I’ve always been drawn to contamination (okay, in this case "alternation")—while on the other hand, I’ve had more trouble loving "pure" genres—so it’s no surprise I was enchanted by Sleep Token. They build bridges between sounds that seemed irreconcilable until the day before. On one side, there’s eight-string extreme metal; on the other, pop, rap, R’n’B, and even the much-despised trap! These guys are capable of moving from Imagine Dragons to Meshuggah, from minimalist electronic beats to blast beats, from neo-soul vocals to rap all the way to screaming, doing so with a fluidity where nothing ever feels forced. Genre fusion is quite common in music, but here it’s newsworthy because it brings together two worlds that essentially despise each other; the typical pop listener, or worse, the kid on the bus with friends blasting trap from his phone, hates metal (maybe he considers it "noise," or maybe he just can’t make sense of its racket), while the purist metalhead hates commercial pop even more, or perhaps hates even more to see his own genre overly simplified or, worse, enslaved to current trends just to reach a broader audience. Needless to say, it's an incredibly divisive approach; there are those who appreciate their boldness and those who criticize them, seeing them as a living parody. Their lightness has earned them both widespread success and made them the butt of jokes among many purists.

It’s important to note, however, that their commercial essence is kept in check—they never truly become a catchy band and, if they do, it’s only for brief moments. The tempos are mostly slow, they often sink into piano melodies, there’s a lot of depth and introspection, but also room for darker moments, with gloomy guitars, as well as crescendos of intensity and emotion inherited from a certain post-rock (yes, they are featured on Progarchives and included in that category, even if they are not strictly a prog band, let alone post-rock).

At this point someone might say to me... are you reviewing Sleep Token or are you reviewing "Even in Arcadia"? Well, you’re right, but in these first four albums, Sleep Token’s offering hasn’t yet evolved—perhaps it’s still too early for that.

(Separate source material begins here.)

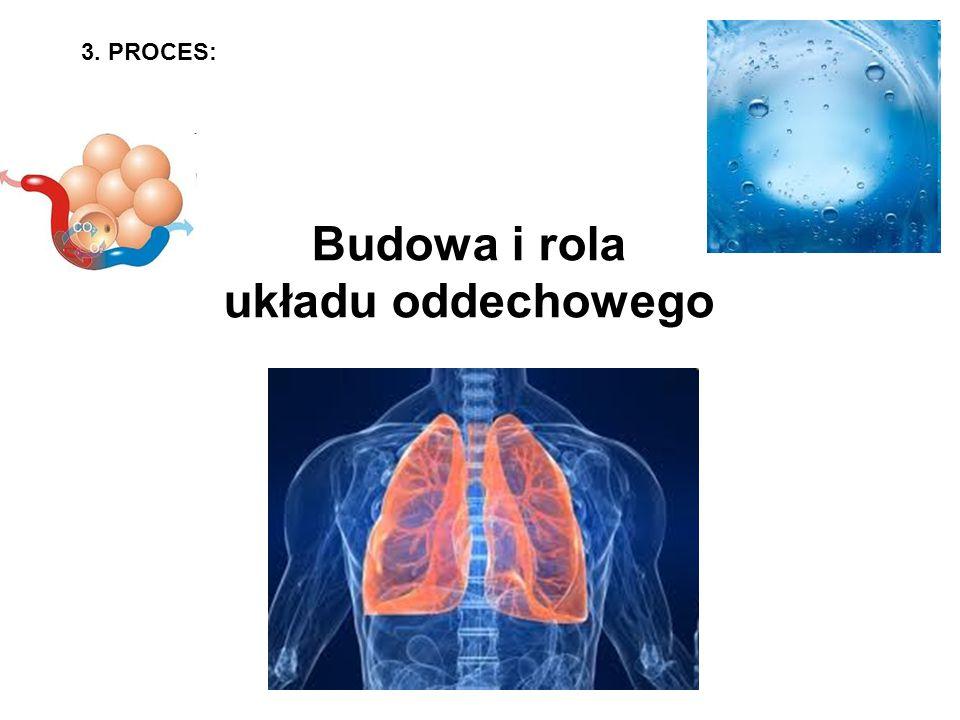 Budowa i rola układu oddechowego 3. PROCES:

However, "Even in Arcadia" is the album that takes everything to the extreme, pushing every element to its peak, heightening the contrasts, with the potential risk of further fueling the shitstorm against them. This is the record where the trendiest trap-influenced electronic beats emerge more frequently and unapologetically, as if to say <>, but it’s also where, when the metal riffs hit, they do so with untamed ferocity. There’s also a noticeable increase in song lengths, allowing some ideas more space to develop. There’s no real need for an in-depth track-by-track overview, since it would simply be repeating what was said above; however, I must mention one track, "Caramel", where the farthest extremes are brought together—it’s not every day you hear a song start with an unusual reggaeton and end with screams and blast beats.

It’s hard to say whether Sleep Token are a metal band that wants to be pop, or a refined, eclectic pop band that also wants to be metal—honestly, it’s more likely the latter—but in any case, it seems they have come to earth to deliver a hidden message that not everyone has caught: we can act tough, be metalheads, or pretend to be alternative as much as we want, but in the end, deep down and in the world around us, we all have a pop side, we are all a bit of a "popstar." They present themselves to the public visibly masked, but paradoxically, they have unmasked the rest of us. The purist metalhead, the snobby progger, or the alternative kid who criticizes them… eh, quite simply hasn’t understood the message.